Comment 2 Andrew Morton 2010-04-19 22:20:52 UTC
Please add a copy of the kernel's soft-lockup diagnostic messages to this report.
Comment 3 Tony Mugan 2010-04-20 11:50:48 UTC
Andrew, 

Would be glad to.
Can you direct me to any documentation on how to get that?

Regards,

Tony.
Comment 4 Tony Mugan 2010-04-20 12:06:29 UTC
Created attachment 26060 [details]
kern.log
Comment 5 Tony Mugan 2010-04-20 12:07:33 UTC
There was a line on startup I noticed as being odd (in attached kern.log), not sure if it's relevant

[    0.356714] pci 0000:00:02.0: address space collision: [mem 0xd0000000-0xdfffffff 64bit pref] conflicts with GART [mem 0xd0000000-0xd7ffffff]
Comment 6 Tony Mugan 2010-04-20 18:10:01 UTC
I have recently replaced my motherboard going from an ASUS M2V-MX SE (which was running very well with Ubuntu 10.04 Lucid in the Alpha stages) to its predecessor ASUS M2V-MX.
This replacement motherboard has suffered from CPU soft lockups periodically but noticeably since Ubuntu kernel 2.6.32-21-generic.

I am using the following now (uname -a) for about 30 minutes without a lockup.
On the later kernel (or the "mainline" kernels up to vmlinuz-2.6.34-020634rc5-generic, this would have certainly locked up within 10 minutes of usage.

Linux orac 2.6.32-20-generic #30-Ubuntu SMP Mon Apr 12 15:20:57 UTC 2010 x86_64 GNU/Linux

I am keen to help with diagnosing this and am happy to learn what is required to assist in debugging the issue.
Comment 7 Tony Mugan 2010-04-26 12:15:04 UTC
I have disabled APIC and ACPI in the BIOS and have not had any lockups since.

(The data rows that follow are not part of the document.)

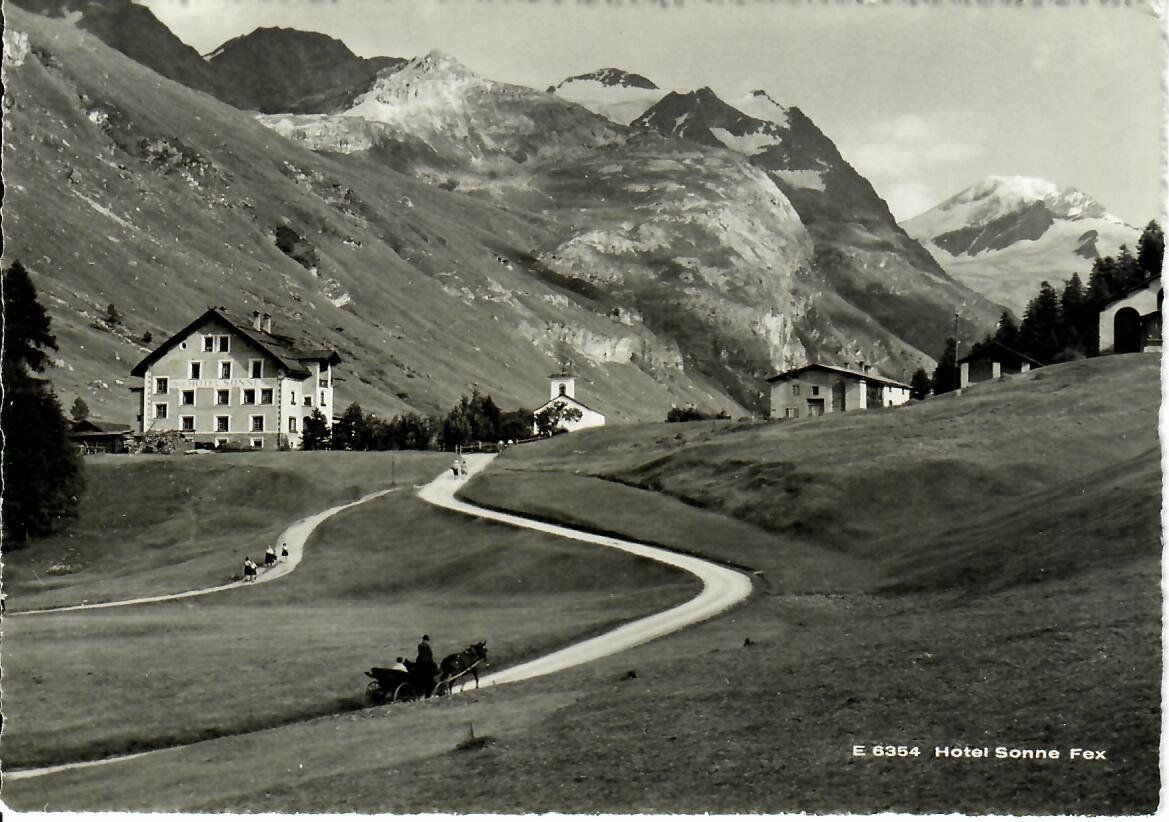 Ansichtskarten: Hotel Sonne Fex – Gebraucht aus Hochdorf von Ziegel-16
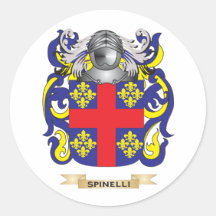 Spinelli Coat of Arms (Family Crest) Sticker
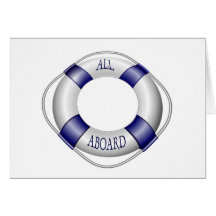Smooth and Happy Sailing Greeting Cards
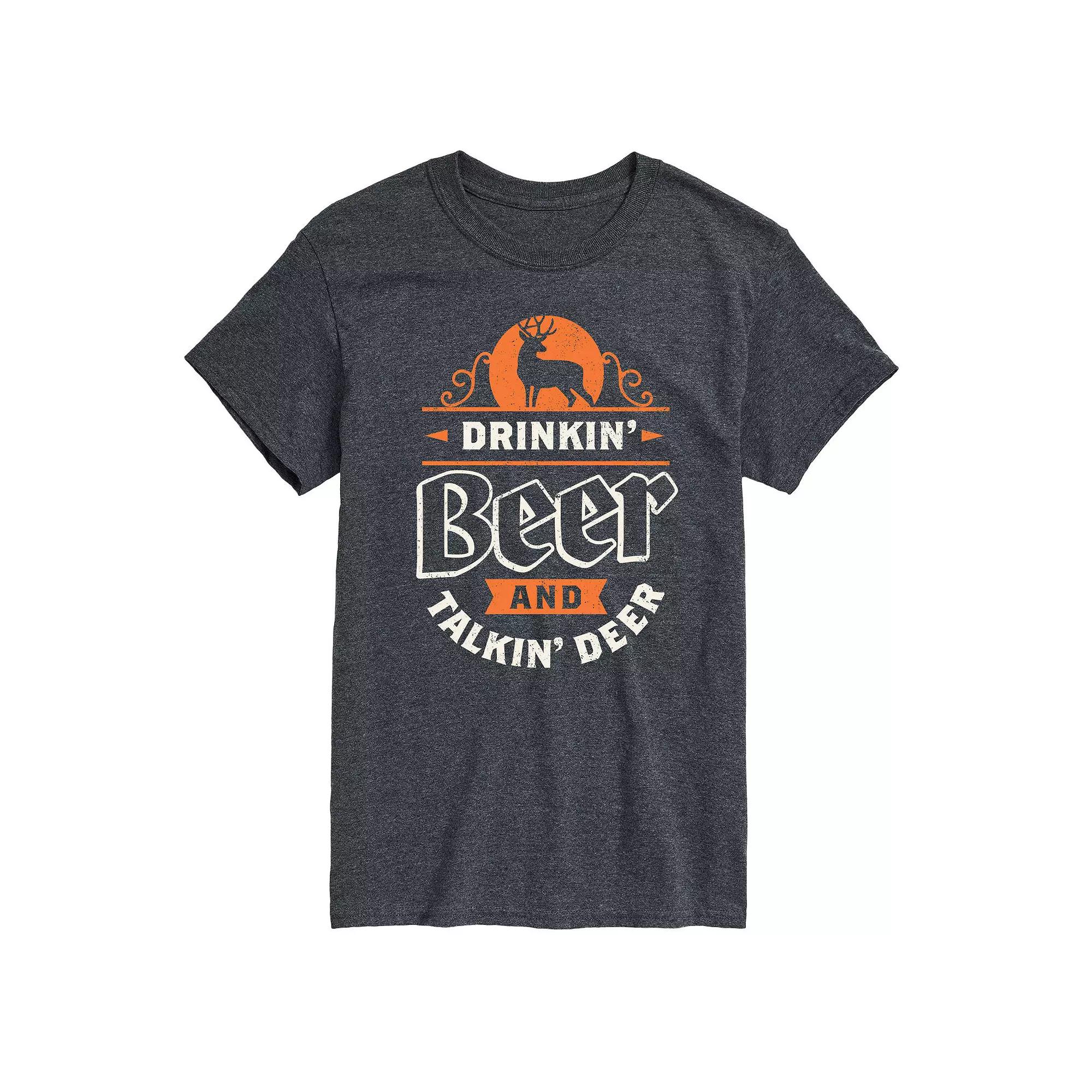 Big & Tall Drinkin Beer Talkin Deer Tee, Men's,  Product Image
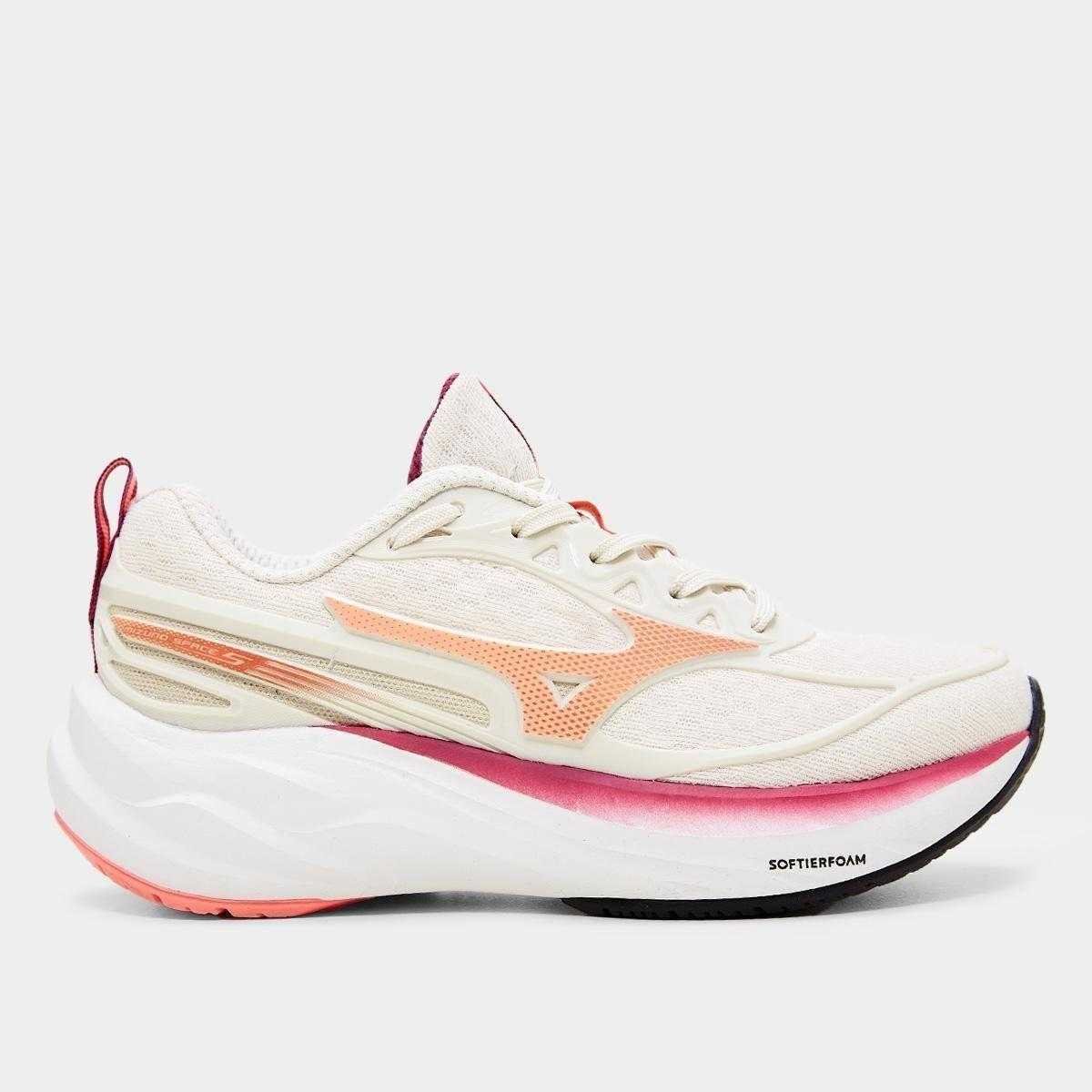 Tênis Infantil Menino Mizuno Space 5 Junior Bege 3
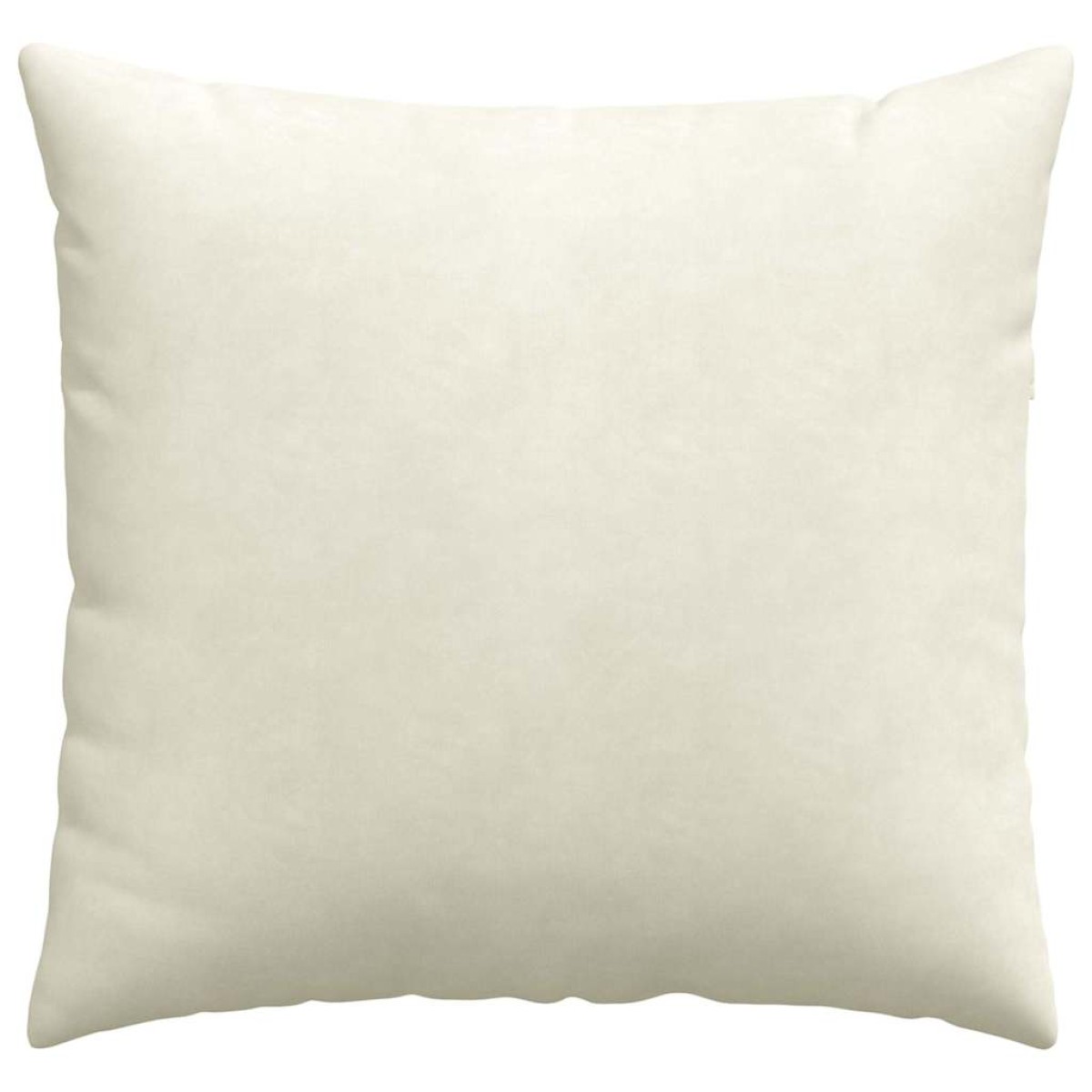 vidaXL Μαξιλάρι Καναπέ 2 pcs Κρεμ 45 x 45 cm Υφασμάτινο Κορντουρά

The lockups were so regular that I am sure this is what was causing the issue.

If anyone wants more information, let me know.
Comment 8 Tony Mugan 2010-05-02 12:14:47 UTC
Several days later and still no lockups.  The BIOS changes I made have definitely resolved the issue.

Is there any benefit in further investigation on this?